Tenho lido muito sobre a abertura dos jardins de infância a dia 1 de junho, e muitos desses textos não referem a parte emocional das crianças, talvez a mais importante neste processo todo! Encontrei este texto muito esclarecedor e que transcrevo abaixo.
(retirado da página pessoal do facebook de An Dreia)
"Sou psicóloga e mãe de duas crianças em idade de creche.
Apesar de considerar que é louvável o esforço e estratégia dos nossos governantes perante a pandemia, sei que as medidas avançadas pela DGS a implementar no regresso à creche trazem mais problemas que soluções.
Compreendo que venham dar resposta a um problema importante das famílias e das empresas. Também sei que não há soluções perfeitas. Mas, enquanto profissional, não posso admitir que bebés e crianças passem pelo que se anuncia.
Desde a máscara a tapar o rosto dos profissionais, assustando as crianças pequenas e, sobretudo, perturbando os bebés (sabemos a importância do rosto enquanto organizador psíquico, nestas idades); ao impedimento do livre movimento das crianças; à proibição do brincar livre, da partilha, da aproximação ao outro; à imposição de rotinas demasiado ritualizadas.
Estas dinâmicas, baseadas em medos do sujo, da relação e da espontaneidade, onde a regra é compensar limpando, afastando e quebrando qualquer iniciativa e fluidez da criança, não têm como não causar um impacto extremamente negativo na saúde mental actual destas crianças e, possivelmente, na construção da sua personalidade.

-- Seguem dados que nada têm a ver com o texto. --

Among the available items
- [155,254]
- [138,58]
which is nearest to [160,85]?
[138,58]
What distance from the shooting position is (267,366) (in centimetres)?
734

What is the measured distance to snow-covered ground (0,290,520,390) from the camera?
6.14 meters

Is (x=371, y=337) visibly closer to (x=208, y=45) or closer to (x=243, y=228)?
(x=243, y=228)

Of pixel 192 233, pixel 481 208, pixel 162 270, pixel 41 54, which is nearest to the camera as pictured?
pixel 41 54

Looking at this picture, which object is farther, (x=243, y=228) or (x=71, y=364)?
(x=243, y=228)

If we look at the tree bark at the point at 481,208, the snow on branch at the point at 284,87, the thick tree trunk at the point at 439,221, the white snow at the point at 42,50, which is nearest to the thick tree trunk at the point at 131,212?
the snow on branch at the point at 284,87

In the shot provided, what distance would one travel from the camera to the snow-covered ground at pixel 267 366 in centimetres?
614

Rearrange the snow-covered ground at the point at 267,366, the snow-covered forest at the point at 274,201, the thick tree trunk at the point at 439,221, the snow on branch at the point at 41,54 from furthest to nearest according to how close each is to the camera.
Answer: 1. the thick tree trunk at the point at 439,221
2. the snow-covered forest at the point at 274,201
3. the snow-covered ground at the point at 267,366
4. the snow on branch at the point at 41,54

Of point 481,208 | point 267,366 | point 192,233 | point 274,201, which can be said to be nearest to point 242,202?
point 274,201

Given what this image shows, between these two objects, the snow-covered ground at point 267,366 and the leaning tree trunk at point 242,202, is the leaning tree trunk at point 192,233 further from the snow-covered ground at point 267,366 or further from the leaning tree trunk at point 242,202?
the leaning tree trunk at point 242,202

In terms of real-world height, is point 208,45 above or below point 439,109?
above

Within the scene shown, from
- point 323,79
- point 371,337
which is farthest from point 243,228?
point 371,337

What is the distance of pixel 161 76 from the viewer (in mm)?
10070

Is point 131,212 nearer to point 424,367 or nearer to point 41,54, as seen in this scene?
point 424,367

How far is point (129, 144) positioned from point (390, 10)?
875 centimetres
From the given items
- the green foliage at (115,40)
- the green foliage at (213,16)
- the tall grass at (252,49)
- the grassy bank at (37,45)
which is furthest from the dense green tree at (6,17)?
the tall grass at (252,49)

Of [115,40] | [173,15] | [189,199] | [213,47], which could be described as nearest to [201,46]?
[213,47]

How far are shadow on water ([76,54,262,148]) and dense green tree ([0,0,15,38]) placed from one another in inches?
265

Estamos a ensiná-las a recear o outro, a transmitir-lhes que existem perigos invisíveis que as podem atingir se se aproximarem dos outros.
Estamos a premiar que sejam crianças inibidas, travadas, medrosas, "atadas".
E estamos a criar situações sem sentido para elas, o que ou fará com que as mais velhas e capazes desenvolvam fantasmas e teorias provavelmente assustadoras ligadas a angústias paranóides ou de aniquilamento e/ou ao controlo pela ritualização obsessiva. As mais novas não terão possibilidade de montar esta (triste) cena psíquica e prevê-se que reajam com disrupção comportamental, com regressão, agressividade e/ou retirada quase autística.
Sim, é uma situação extraordinária e, sim, as crianças adaptam-se. Mas estamos a falar de situações que são para as crianças "uma vida". Não têm a noção de temporário. É um temporário muito longo, em idades-chave do desenvolvimento e da relação com o mundo extra-família.
Como mãe, "felizmente", tenho a possibilidade de escolher manter os meus filhos em casa mais um tempo, o que já tem sido nocivo para a saúde mental deles, especialmente porque moramos numa zona densamente populada, pelo que temos de adoptar imensos comportamentos restritivos que já impõem neles pressões semelhantes com as que descrevo acima. E o isolamento social-afectivo tem sido mau para eles. Neste contexto, voltar à creche deveria ser uma lufada de ar fresco, mostrando-lhes que a vida ainda continua a existir e as outras pessoas também e que estas não são perigosas.
A DGS tem de decidir se existe risco importante de doença para as crianças, profissionais e população, na sequência da reabertura das creches. Se considera que o risco não é suficientemente elevado e que existem condições para a reabertura, então reabramos. Mas, tal como disse, com condições.
Isto não são condições.
Seriam condições: deixar as crianças tocar, correr, abraçar, partilhar e relacionarem-se. Certamente que não as iria traumatizar, por outro lado, a lavagem das mãos, a desinfecção dos espaços, o evitamento do contacto com crianças de outras salas, a restrição à circulação de familiares, levarem sapatos para usar dentro da escola, etc.
Enquanto psicóloga clínica e da saúde especialista e mãe, não tenho competências para afirmar se as creches devem ou não abrir. Confio essa avaliação aos especialistas das respectivas áreas. Enquanto especialista da minha área, afirmo, sem hesitação:
Se não há condições de segurança para abrir sem danificar a saúde mental das crianças, as creches terão que permanecer fechadas".